» Extrait de la page

= = = = =

Diversité linguistique
La diversité linguistique est la réalité de l'existence de langues diverses et multiples dans le monde depuis les origines de l'humanité. Une « langue vivante » est définie par SIL Ethnologue comme "une langue avec, au moins, une locuteur natif". Un chiffre exact des langues vivantes au monde varie entre 6.000 et 7.000, selon la définition utilisée pour « une langue ». La distinction entre une langue et une variété (ou un dialecte) est liée à cette question en particulier[1].
Diversité dans les États
La diversité linguistique est une des caractéristiques des sociétés modernes, qui sont toutes multilingues, toutes façonnées par cette diversité, même si la politique linguistique officielle refuse de prendre en compte cette diversité.
Cette diversité a deux causes principales :
- les États-nations ont été créés par le regroupement (conquêtes, annexions) de territoires contenant des groupes linguistiques différents ;
- ces mêmes États-nations reçoivent une immigration, et toute immigration diversifie le terrain linguistique de la société qui l’accueille.
Problèmes posés par la diversité linguistique
Dans la Bible, selon le récit de la tour de Babel, la diversité linguistique serait une malédiction divine qui aurait ainsi empêché l'Homme de coopérer pour construire une tour qui lui aurait permis d'atteindre les cieux.
Le multilinguisme peut entraîner des situations de diglossie, c'est-à-dire la maîtrise d'une langue comme moyen de ségrégation sociale. Un universitaire comme Louis-Jean Calvet évoque par exemple le risque de fracture linguistique, lorsque la pratique du « français des cités » devient excluante[2]. Cette vision est réfutée par Jean-Pierre Goudaillier pour qui ce problème ne touche qu'une minorité de jeunes en situation d'échec scolaire[3].

= = = = =

» Section des données
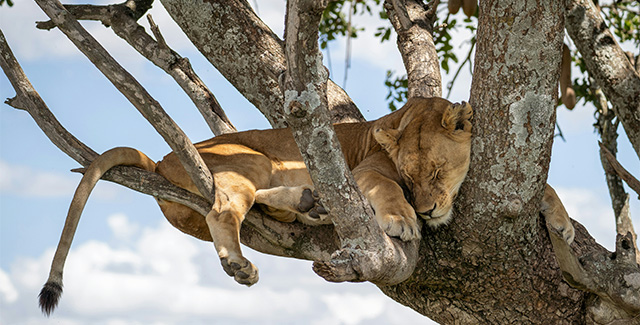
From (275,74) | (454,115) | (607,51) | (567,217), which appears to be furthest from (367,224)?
(607,51)

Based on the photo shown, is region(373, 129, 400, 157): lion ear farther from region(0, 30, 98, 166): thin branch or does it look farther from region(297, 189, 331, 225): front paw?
region(0, 30, 98, 166): thin branch

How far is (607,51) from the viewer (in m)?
5.48

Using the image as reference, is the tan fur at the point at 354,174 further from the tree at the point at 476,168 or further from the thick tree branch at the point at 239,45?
the thick tree branch at the point at 239,45

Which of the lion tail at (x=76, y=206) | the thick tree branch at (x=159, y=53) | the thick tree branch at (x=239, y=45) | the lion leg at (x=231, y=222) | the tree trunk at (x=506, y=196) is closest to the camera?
the tree trunk at (x=506, y=196)

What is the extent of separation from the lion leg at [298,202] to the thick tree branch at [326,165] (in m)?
0.59

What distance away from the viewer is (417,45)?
19.5 ft

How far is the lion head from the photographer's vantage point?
12.6 ft

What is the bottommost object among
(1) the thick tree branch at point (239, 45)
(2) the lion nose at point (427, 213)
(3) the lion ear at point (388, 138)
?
(2) the lion nose at point (427, 213)

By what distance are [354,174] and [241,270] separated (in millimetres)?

= = = = =

» Travail à faire
A. Recopiez le texte sur la diversité linguistique depuis « Problèmes posés par » jusqu'à « situation d'échec scolaire[3]. » inclus, en remplaçant « multilinguisme » par « plurilinguisme ».
B. D'après le texte sur la diversité linguistique, entre quels chiffres varie le nombre de langues vivantes dans le monde ?

» Corrigé de l'exercice
A.
Problèmes posés par la diversité linguistique
Dans la Bible, selon le récit de la tour de Babel, la diversité linguistique serait une malédiction divine qui aurait ainsi empêché l'Homme de coopérer pour construire une tour qui lui aurait permis d'atteindre les cieux.
Le plurilinguisme peut entraîner des situations de diglossie, c'est-à-dire la maîtrise d'une langue comme moyen de ségrégation sociale. Un universitaire comme Louis-Jean Calvet évoque par exemple le risque de fracture linguistique, lorsque la pratique du « français des cités » devient excluante[2]. Cette vision est réfutée par Jean-Pierre Goudaillier pour qui ce problème ne touche qu'une minorité de jeunes en situation d'échec scolaire[3].

B. Entre 6.000 et 7.000, selon la définition utilisée pour « une langue ».